◆ **Information supplied**

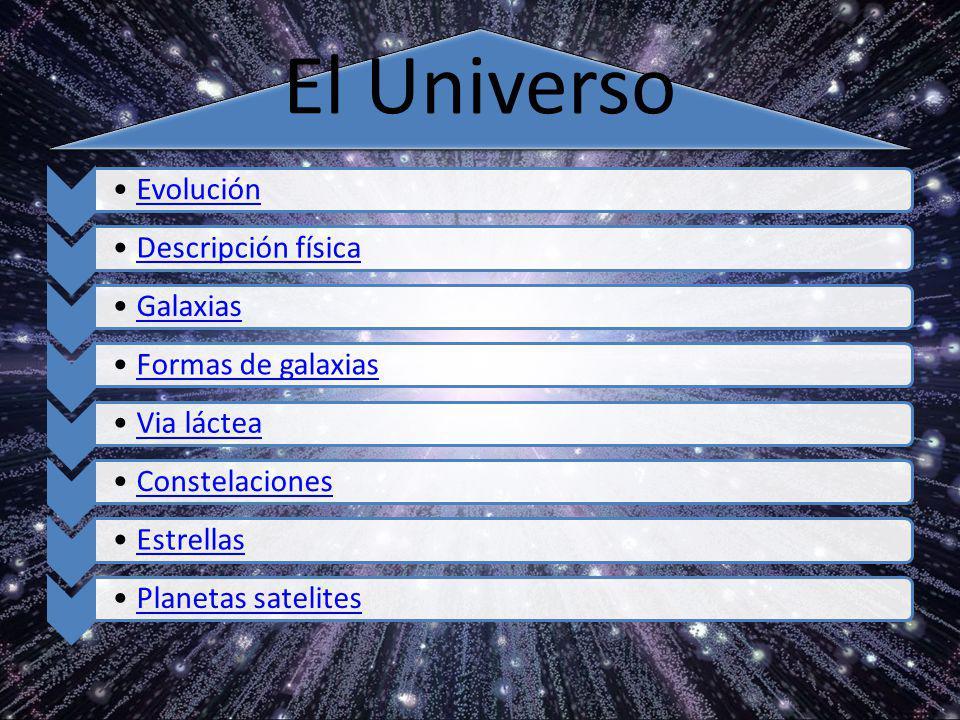 El Universo Evolución Descripción física Galaxias Formas de galaxias Via láctea Constelaciones Estrellas Planetas satelites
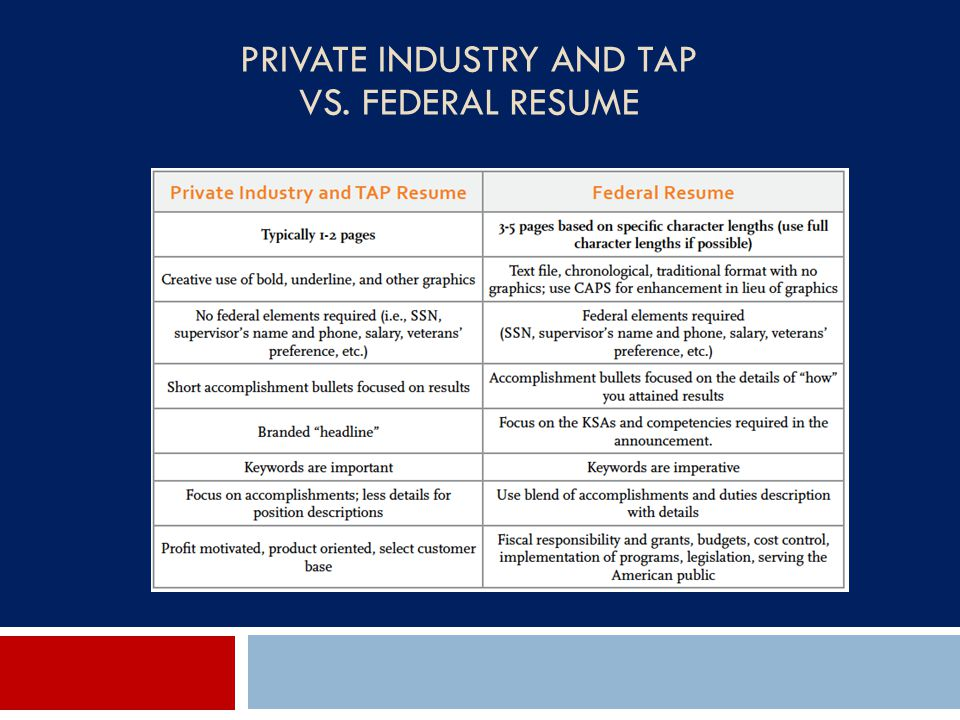 Private Industry and TAP vs. Federal Resume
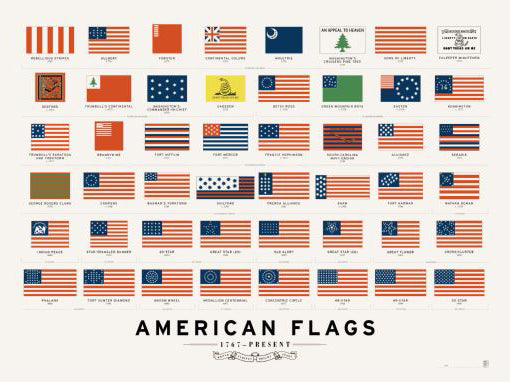 Flags Poster| theposterdepot.com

◆ **Task requirements**
No pictures belong in the copy. Repeat the listing above exactly.

◆ **Task answer**
 El Universo Evolución Descripción física Galaxias Formas de galaxias Via láctea Constelaciones Estrellas Planetas satelites
 Private Industry and TAP vs. Federal Resume
 Flags Poster| theposterdepot.com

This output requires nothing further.